So he's doing what you ask, making the efforts, why are you doing the 180 on him?

If there's still stuff he's not doing, bring it up and make your expectations clear.

If you don't want to stay married, that's your perogative. If that's the case, then start the divorce and stop worrying about shooting yourself in the foot. If you do want to stay married, then you're going to need to start working with your husband to regain trust.

Doing a 180 is not an appropriate response for you IMO. He seems interested in doing what you say.

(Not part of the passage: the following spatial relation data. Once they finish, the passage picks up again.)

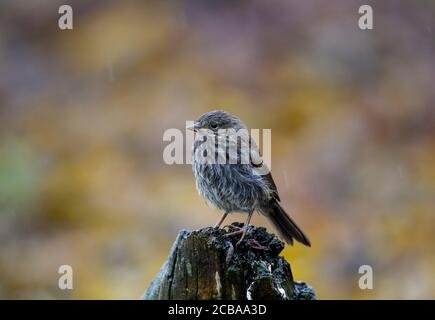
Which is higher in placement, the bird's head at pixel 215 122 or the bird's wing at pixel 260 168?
the bird's head at pixel 215 122

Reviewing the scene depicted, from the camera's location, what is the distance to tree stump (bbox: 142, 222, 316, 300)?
3184 mm

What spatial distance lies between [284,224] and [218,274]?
195 centimetres

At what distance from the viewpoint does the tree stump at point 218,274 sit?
3.18 meters

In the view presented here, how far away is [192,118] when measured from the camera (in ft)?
29.5

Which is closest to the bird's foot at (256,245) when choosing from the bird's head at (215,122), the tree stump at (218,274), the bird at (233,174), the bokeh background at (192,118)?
the tree stump at (218,274)

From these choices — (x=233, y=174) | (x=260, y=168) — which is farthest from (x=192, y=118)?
(x=233, y=174)

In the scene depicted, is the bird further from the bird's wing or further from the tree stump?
the tree stump

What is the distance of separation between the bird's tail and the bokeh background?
2237mm

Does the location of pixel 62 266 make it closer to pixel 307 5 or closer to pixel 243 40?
pixel 243 40

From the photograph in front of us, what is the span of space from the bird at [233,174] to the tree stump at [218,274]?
1.44 metres

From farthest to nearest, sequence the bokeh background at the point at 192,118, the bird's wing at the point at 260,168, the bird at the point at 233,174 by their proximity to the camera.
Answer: the bokeh background at the point at 192,118
the bird's wing at the point at 260,168
the bird at the point at 233,174

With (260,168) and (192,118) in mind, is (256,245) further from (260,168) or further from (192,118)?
(192,118)

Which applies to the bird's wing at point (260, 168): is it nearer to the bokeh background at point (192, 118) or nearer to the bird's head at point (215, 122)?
the bird's head at point (215, 122)

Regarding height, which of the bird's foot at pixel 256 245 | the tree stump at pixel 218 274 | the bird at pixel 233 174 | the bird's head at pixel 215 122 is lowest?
the tree stump at pixel 218 274
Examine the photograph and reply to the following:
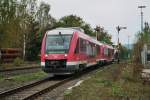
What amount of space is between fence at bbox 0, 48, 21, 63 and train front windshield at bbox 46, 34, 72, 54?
71.9ft

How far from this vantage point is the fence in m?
47.5

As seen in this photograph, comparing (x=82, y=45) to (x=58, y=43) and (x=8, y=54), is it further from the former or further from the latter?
(x=8, y=54)

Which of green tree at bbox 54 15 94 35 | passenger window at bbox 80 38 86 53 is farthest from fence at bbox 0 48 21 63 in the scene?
green tree at bbox 54 15 94 35

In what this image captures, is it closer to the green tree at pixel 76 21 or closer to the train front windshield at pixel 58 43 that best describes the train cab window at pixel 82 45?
the train front windshield at pixel 58 43

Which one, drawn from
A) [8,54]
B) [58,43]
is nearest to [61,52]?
[58,43]

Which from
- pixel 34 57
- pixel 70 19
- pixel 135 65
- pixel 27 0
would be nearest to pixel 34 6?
pixel 27 0

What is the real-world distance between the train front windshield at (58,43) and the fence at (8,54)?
71.9 feet

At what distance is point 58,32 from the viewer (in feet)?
83.5

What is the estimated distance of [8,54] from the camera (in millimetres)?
49562

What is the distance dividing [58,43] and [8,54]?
25.6 meters

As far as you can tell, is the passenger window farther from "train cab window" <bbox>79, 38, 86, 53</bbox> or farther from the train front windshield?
the train front windshield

My advice would be to request his work passwords, and take a look before he has a chance to delete anything. Maybe create some accountability with someone at his work so you can confirm nothing is going on. Definitely you guys need some MC.


----------



## canttrustu (Feb 22, 2012)

COguy said:


> So he's doing what you ask, making the efforts, why are you doing the 180 on him?
> 
> If there's still stuff he's not doing, bring it up and make your expectations clear.
> 
> ...


Yes, he is doing what I asked him to do NOW. But in the beginning he was beligerant and defensive. Said I was just too jealous and basically a wack job. So I started the 180. After a couple of weeks he started to turn around alot. Now he does seem to be trying by doing all of the things I asked but I had to basically shut down on him to get him to take me seriously. So now he is doing what I have asked of him but it's not magic. It doesnt erase the feeling that I was being lied to and deceived. That is what I'm struggling with. Looking him in the eye and wondering what I dont know, what happened today? Am I stupid to even think of trusting you? Are you lying by ommission? All of these thoughts are here and at the same time I am thinking I love you and I want to move on. There is so much that is right between us. Lets just move on. Its like a war raging inside me.


----------



## COguy (Dec 1, 2011)

canttrustu said:


> Yes, he is doing what I asked him to do NOW. But in the beginning he was beligerant and defensive. Said I was just too jealous and basically a wack job. So I started the 180. After a couple of weeks he started to turn around alot. Now he does seem to be trying by doing all of the things I asked but I had to basically shut down on him to get him to take me seriously. So now he is doing what I have asked of him but it's not magic. It doesnt erase the feeling that I was being lied to and deceived. That is what I'm struggling with. Looking him in the eye and wondering what I dont know, what happened today? Am I stupid to even think of trusting you? Are you lying by ommission? All of these thoughts are here and at the same time I am thinking I love you and I want to move on. There is so much that is right between us. Lets just move on. Its like a war raging inside me.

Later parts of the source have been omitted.